▶ _Text for analysis_
####

Ukrainian propaganda often mentions high Ukrainian casualties, but claims Russian losses are five times as high. This is among the most outrageous of Ukrainian propaganda, repeated by Ukrainian President Volodymyr Zelensky himself.

It is remarkable and highly revealing that the soldiers interviewed in the KI article were in their 40s and 50s, a sure sign the Ukrainian Army has a severe manpower shortage probably caused by high casualties.

According to retired U.S. Army Colonel Douglas Macgregor, one of the most knowledgeable, most decorated, and experienced media commentators on the Ukrainian War, about 75 percent of Ukrainian casualties are from Russian artillery firing from miles away. His research on casualties corroborates the reality of Russian artillery supremacy. The Russians are inflicting a KIA (killed-in-action) ratio of better and 8-to-1 on the Ukrainians. Macgregor has also developed well-informed, more reliable methods and sources for estimating casualties. Total Russian Allied  KIA casualties including Chechens, the Donbas militias, and Wagner Group mercenaries amount to between 20,000 and 25,000, while Ukrainian military KIA and missing could be running over 200,000. The Russians also have a deep supply chain of artillery shells, rockets, and missiles, while the Ukrainians are running low on everything but small arms and machine-gun ammunition. The ratio of artillery shells fired is now better than ten Russian shells for every one shell the Ukrainians are able to fire. The Russians also have near complete air and missile dominance. Both the U.S. and Russians have precision strike capabilities.  NATO is of little help in the ordinary artillery war. They have no hope of matching Russian production of artillery shells and rockets. NATO artillery and rocket weapons are also hard to maintain and far from the nearest maintenance base. The Russians have a huge logistical advantage.  

See Douglas Macgregor Straight Calls, on YouTube, (39) The Russian Forces are Sweeping Forward - YouTube for an indispensable 49-minute video for understanding the Ukraine War and America’s national security, public safety, and financial, economic, and cultural future. Very important!

No one doubts the bravery of Ukrainian soldiers and the suffering of the Ukrainian people.

####

▶ _Entries provided_
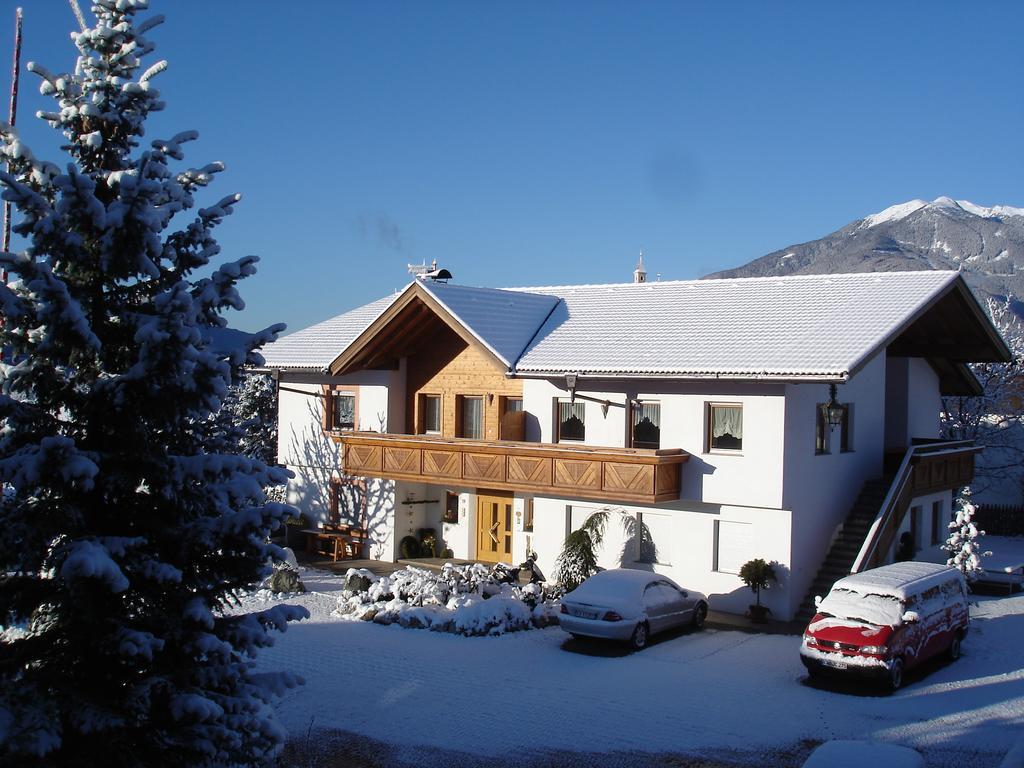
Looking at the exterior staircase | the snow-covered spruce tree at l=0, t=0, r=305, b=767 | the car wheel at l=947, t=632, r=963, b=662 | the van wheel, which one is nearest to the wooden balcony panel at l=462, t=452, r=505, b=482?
the exterior staircase

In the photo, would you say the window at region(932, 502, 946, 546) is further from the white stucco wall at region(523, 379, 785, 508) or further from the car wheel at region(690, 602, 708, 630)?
the car wheel at region(690, 602, 708, 630)

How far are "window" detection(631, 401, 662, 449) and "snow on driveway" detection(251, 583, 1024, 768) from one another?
18.2 ft

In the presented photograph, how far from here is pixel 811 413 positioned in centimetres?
2389

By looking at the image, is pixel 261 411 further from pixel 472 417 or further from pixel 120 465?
pixel 120 465

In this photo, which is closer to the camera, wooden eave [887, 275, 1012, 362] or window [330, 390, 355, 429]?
wooden eave [887, 275, 1012, 362]

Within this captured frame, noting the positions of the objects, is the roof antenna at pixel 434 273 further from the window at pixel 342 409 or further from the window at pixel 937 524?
the window at pixel 937 524

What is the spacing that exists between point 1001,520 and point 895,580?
24.5m

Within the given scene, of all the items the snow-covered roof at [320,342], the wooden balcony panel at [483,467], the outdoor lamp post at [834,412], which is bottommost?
the wooden balcony panel at [483,467]

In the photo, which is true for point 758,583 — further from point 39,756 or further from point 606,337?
point 39,756

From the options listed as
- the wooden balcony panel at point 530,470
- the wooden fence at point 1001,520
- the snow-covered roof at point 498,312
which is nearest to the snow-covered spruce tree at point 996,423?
the wooden fence at point 1001,520

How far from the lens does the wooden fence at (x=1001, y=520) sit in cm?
3941

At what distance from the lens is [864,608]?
17.9 meters

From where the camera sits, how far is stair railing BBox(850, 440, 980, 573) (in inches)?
905

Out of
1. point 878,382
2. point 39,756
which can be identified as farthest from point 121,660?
point 878,382
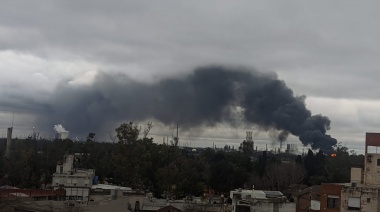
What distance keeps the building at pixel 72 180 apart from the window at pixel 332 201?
85.1ft

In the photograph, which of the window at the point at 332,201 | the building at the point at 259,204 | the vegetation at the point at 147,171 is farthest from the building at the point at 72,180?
the window at the point at 332,201

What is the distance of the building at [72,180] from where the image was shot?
192 feet

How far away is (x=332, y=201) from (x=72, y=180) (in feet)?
97.5

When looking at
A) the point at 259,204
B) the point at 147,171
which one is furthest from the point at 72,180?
the point at 259,204

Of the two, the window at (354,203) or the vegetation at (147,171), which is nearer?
the window at (354,203)

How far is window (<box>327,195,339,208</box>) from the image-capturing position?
4659cm

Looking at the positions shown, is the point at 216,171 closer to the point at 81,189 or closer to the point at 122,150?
the point at 122,150

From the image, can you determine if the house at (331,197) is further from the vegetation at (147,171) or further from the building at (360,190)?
the vegetation at (147,171)

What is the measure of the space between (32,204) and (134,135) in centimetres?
3753

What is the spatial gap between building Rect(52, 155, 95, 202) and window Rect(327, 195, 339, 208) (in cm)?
2594

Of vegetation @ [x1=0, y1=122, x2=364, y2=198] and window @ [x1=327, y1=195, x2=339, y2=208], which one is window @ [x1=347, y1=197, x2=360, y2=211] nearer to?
window @ [x1=327, y1=195, x2=339, y2=208]

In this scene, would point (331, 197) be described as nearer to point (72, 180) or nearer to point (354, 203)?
point (354, 203)

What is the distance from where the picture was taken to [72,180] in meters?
60.4

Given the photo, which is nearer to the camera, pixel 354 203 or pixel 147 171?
pixel 354 203
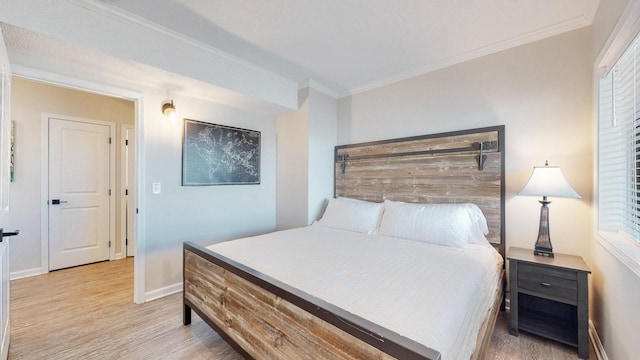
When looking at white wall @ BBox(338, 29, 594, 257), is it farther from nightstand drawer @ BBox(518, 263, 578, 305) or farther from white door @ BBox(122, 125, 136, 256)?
white door @ BBox(122, 125, 136, 256)

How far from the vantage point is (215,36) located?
7.48ft

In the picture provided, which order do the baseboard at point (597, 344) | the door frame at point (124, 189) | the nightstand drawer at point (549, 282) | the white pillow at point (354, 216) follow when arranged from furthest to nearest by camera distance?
the door frame at point (124, 189)
the white pillow at point (354, 216)
the nightstand drawer at point (549, 282)
the baseboard at point (597, 344)

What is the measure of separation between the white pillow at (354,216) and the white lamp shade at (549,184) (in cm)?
130

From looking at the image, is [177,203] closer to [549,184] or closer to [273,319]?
[273,319]

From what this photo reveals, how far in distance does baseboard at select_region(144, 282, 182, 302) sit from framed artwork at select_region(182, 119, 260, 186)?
43.4 inches

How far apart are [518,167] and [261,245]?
7.80 ft

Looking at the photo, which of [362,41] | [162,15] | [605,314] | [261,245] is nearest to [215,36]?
[162,15]

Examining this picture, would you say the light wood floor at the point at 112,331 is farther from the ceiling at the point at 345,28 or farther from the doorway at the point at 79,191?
the ceiling at the point at 345,28

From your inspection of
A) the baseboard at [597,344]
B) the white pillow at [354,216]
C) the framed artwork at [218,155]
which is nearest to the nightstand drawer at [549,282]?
the baseboard at [597,344]

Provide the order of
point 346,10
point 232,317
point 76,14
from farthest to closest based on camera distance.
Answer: point 346,10, point 76,14, point 232,317

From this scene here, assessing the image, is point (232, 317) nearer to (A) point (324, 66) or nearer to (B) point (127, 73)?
(B) point (127, 73)

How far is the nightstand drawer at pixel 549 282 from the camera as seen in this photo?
5.82 feet

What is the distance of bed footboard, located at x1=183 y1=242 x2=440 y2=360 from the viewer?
0.92 metres

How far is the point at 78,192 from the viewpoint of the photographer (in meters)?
3.52
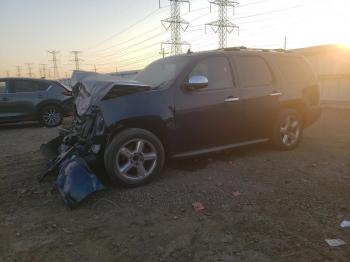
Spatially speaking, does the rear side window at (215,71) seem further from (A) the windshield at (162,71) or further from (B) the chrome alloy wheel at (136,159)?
(B) the chrome alloy wheel at (136,159)

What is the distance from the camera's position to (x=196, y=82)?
17.5 ft

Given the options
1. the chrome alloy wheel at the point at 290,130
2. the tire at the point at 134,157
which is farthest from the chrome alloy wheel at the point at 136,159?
the chrome alloy wheel at the point at 290,130

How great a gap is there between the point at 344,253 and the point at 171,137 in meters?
2.80

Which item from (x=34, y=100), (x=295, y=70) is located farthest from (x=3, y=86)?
(x=295, y=70)

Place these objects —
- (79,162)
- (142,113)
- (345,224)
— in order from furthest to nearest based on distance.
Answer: (142,113) < (79,162) < (345,224)

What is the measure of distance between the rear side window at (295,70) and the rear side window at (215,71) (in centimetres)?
134

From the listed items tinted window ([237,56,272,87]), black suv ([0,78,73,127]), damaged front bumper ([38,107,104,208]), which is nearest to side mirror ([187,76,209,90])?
tinted window ([237,56,272,87])

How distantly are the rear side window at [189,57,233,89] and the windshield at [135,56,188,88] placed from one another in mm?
272

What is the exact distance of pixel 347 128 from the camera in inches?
364

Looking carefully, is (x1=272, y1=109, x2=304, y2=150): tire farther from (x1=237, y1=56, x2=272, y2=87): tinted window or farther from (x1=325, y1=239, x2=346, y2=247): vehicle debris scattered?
(x1=325, y1=239, x2=346, y2=247): vehicle debris scattered

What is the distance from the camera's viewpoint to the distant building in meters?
12.2

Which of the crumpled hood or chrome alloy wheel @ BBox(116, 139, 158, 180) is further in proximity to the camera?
the crumpled hood

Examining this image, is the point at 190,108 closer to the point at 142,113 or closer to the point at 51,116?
the point at 142,113

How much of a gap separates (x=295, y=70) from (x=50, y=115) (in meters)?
8.04
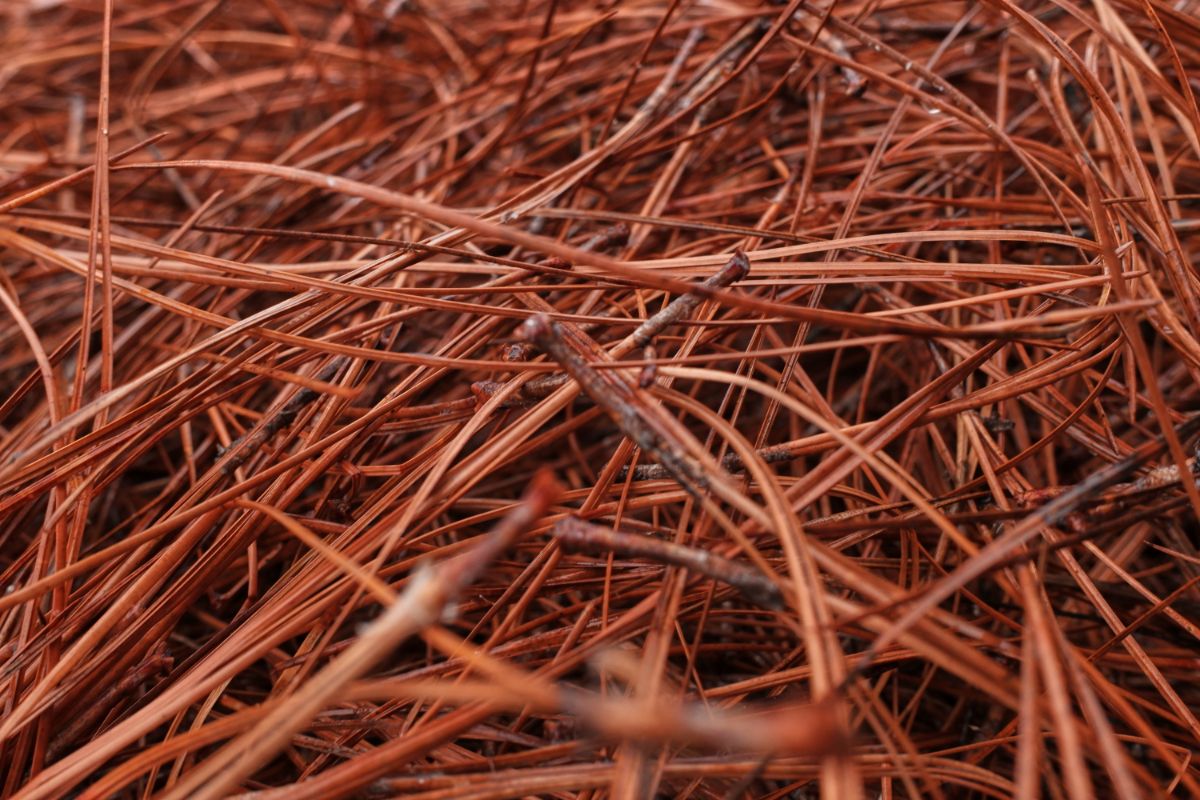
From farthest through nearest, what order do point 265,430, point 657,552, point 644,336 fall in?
point 265,430 < point 644,336 < point 657,552

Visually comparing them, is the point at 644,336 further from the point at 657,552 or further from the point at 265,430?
the point at 265,430

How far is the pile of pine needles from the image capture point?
0.56 metres

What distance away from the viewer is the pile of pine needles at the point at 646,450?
0.56 metres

####

Quote the passage on Ukrainian and Russian war casualties above, starting at "Ukrainian propaganda often" and ending at "by high casualties.".

▶ _Response below_
Ukrainian propaganda often mentions high Ukrainian casualties, but claims Russian losses are five times as high. This is among the most outrageous of Ukrainian propaganda, repeated by Ukrainian President Volodymyr Zelensky himself.

It is remarkable and highly revealing that the soldiers interviewed in the KI article were in their 40s and 50s, a sure sign the Ukrainian Army has a severe manpower shortage probably caused by high casualties.